でも、驚いたことがひとつありました。おもしろくて笑ってしまいますが、女性がお茶くみをするんです。社員の人のデスクに1日に何回かお茶を配るんです。人権問題や女性問題という観点からはよろしくない話でしょうが、女性の方はいかがに思っているのでしょうかね。

 

【静か】    

 前の会社と大きく違っているのは、静かなことです。人が人を叱っていたり、怒鳴り散らしている人が全くいないということです。聞こえてくるのは、パーテション越しにひそひそ話をする人の声だけが届いてきます。しかしそれを誰も咎めようとしない。

 

【ぐれる】    

 誰でも一度は道を外れそうに、または外れてみたい気持ちになったりすることがあると思います。逃げ出したくなるのです。親と対立して社会的にも償わねば成らない人も出るかもしれません。それは悲しい話ですが、多くの人は必ず正しい道に、まっとうな道に復帰します。

 

【信頼する】     規則も無く拘束も無い職場の人が、なぜこれほどごく普通に仕事をこなし、持ち味を生かしているのか。答えは簡単です。人が人を信頼しているからだと思います。
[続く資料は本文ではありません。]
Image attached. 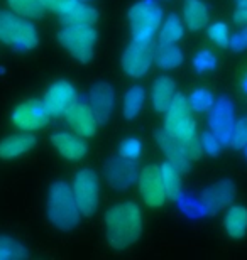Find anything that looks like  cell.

道から外れた人も、必ず正しい道に戻ってこれるのは、戻ってこれるところを用意してやることと、そこでその人を信頼してやることです。

 

【懲らしめる】     首輪の着いた犬たちの序章部分で触れていますが、数限りない規則は、人を信頼していない証拠なのです。放っておくと悪いことをするに違いない。悪いことをしたら断じて許さず、罰をもって懲らしめる…という発想。ますます犬の調教の姿に近づきます。

 

【自由】     自由に仕事をさせれば、甘えも出ます。怠ける人も出ます。しかし、その率は厳しくしても同じかもしれません。まじめにコツコツと仕事をする人は必ず居ます。自由に振舞い、萎縮しないで発想することが大事なんです。そのことは20年も前から思いつづけていることですが、前に10年居た会社ですっかり忘れてしまっていました。貴重な哲学を思い出させてもらいました。

 

【やはり】    

やはり、あの会社の人には首輪が着いている。その首輪を外したら、自由を得て野山を駆け回る犬のようになって、仕事などいいかげんになってしまうだろう。戻って来ないかもしれない。そんな犬が野生に開放されて、自然と闘って生きてゆけるのだろうか。

 

【スピンアウト】    

私はそんな犬にはなりたくないし、そんな犬でないのだから、首輪の無い世界に飛び出した。会社の人から見たら「負け犬」だろう。しかし、私には自由なフィールドがあるのだ。彼らには想像することも理解をすることもできないフィールドです。